この日記は、医院での診療の様子をお伝えするものです。ホームページを見て、受診した患者さんから、日頃の診察の様子や、医者がどんなことを考えているかがわかると、受診する時の参考になるということで、このコーナーを開設しました。



6月X日
 読者から、掲示板のホームページに当院が載っていて、結構批判があるということで、早速探してみた。その内容の中で、気になったのは、医者が診察の時に目を見ない。診察が短い。薬物依存と疑われた。などの指摘だった。これらについて少し自己弁護をしたい。
 まず、診察の態度だけれど、私は精神科病院で統合失調症の患者の治療から仕事をはじめたので、どうしても相手を健康に近い人と考えるより、深い病気を持った人と考えることから出発してしまう。一般に、精神の病気の重い人は、目を見ると刺激になったり、負担になったりする人が多いので、なるべく見ないようにしている。対応もそっけなくしている。相手の健康度が高い人は、診察のたびに視線を合わせる方向にしている。そういうことで、最初から濃密な関係を期待される方は、がっかりされると思う。
 次に、診察の時間のことだが、現在の医療の状況をまずは理解していただきたい。
 京都の精神科診療所の先生と話したときに、診察の平均的な時間は一人7分ぐらいだと言うことだった。30分に4人ぐらいの診察である。平均時間がこれ以上になると、やや密な内容の診察と言うことになる。私も同じような意見である。初診の場合は20分から30分だろうか。それで、人によっては2〜3分という場合もある。患者さんの中には、待ち時間が長いのはかなわないということで、診察なしの投薬を希望される方もあるが、当院ではそれは行っていない。別に、すべての患者さんが長い診察を希望されているわけではない。そのため、その人に応じて、弾力的に診察時間を調整している。中には、期待はずれということもあるだろう。ただ、毎回15分〜20分の診察時間を期待されても困難な状況であることをご理解いただきたい。

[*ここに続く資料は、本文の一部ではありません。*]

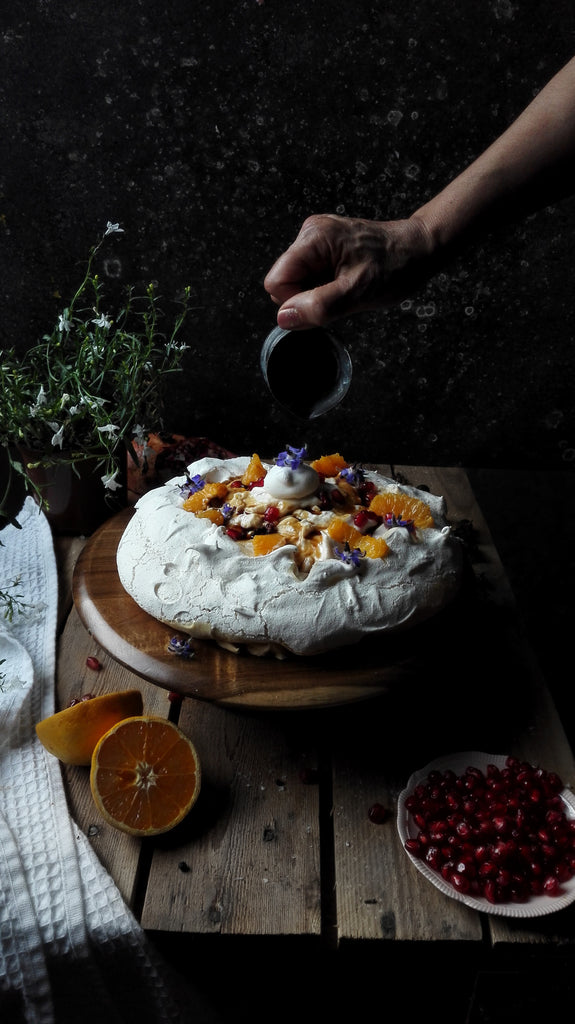 Vegan Pavlova with orange blossom cream cheese and pomegranate molasses drizzle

 次に薬物のことだが、初診から特定の薬物を名指しで要求される方は、薬物依存ではないかなあと疑ってしまう。もちろん、前医の紹介状を持ってこられる方は別である。とりわけ、希望される薬物が依存性の強いものであると、その疑いが高まってしまう。ここで、別の薬物を提案してみて、「それならそれで最初はやってみましょう」などと話し合えると良いのだが、「私が嘘をついているとでも言うのですか」と論争が始まると、えらいことになってしまう。

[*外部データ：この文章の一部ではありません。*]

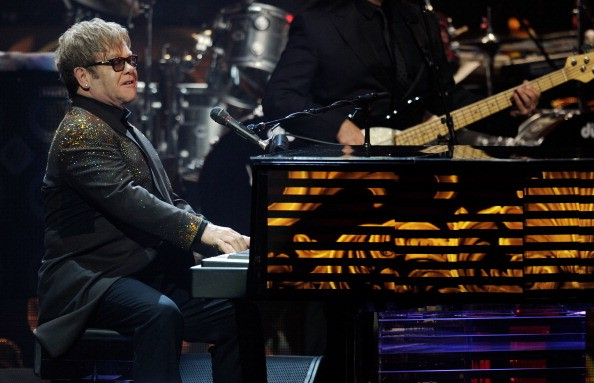 Elton John is all smiles after dropping $1 million on a new piano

 不愉快な思いをされた方があるのでしょうが、精神科医としては薬物依存に協力はしたくないし、そういうものを作りたくないとみんなが考えていると思います。ご理解下さい。





6月X日
 池田市の事件に関して、次のようなコメントをいくつかの新聞社へメールで送りました。いろいろな人が、自分の考えを直接、報道機関や政治家に送る時代になってきています。私もちょっと、自分の考えを述べてみました。ただし、新聞社などからは直接の反応はありません。それで、読者の感想がいただけると幸いです。

 今回の池田小学校児童殺傷事件の報道に関して、感ずることを二三述べさせてもらいたいと思います。

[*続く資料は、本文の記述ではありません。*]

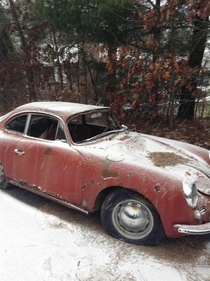 Abandoned old Porsche that is beaten to hell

  当初、報道された内容に、容疑者が精神安定剤を服用して凶行に及んだという証言が紹介されていました。
その後、事実に反するという訂正の報道がなされましたが、最初の報道を見て、大きな危惧の念を持ちました。
というのは、本来精神的な安定を図るための薬物が場合によっては、精神的な興奮や錯乱を起こすかのような印象を与えたからです。
日頃、精神科の診療にあたる者には、安定剤を10回分服用して、そのような状態を引き起こすというようなことは考えられません。
むしろ、取るに足らない誤報として、一笑にふすところです。
しかし、精神疾患を病んでいる方、特に一度も治療を受けたことがなく、治療内容に不安や不審を感じている方にとっては、極めて影響が大きいものです。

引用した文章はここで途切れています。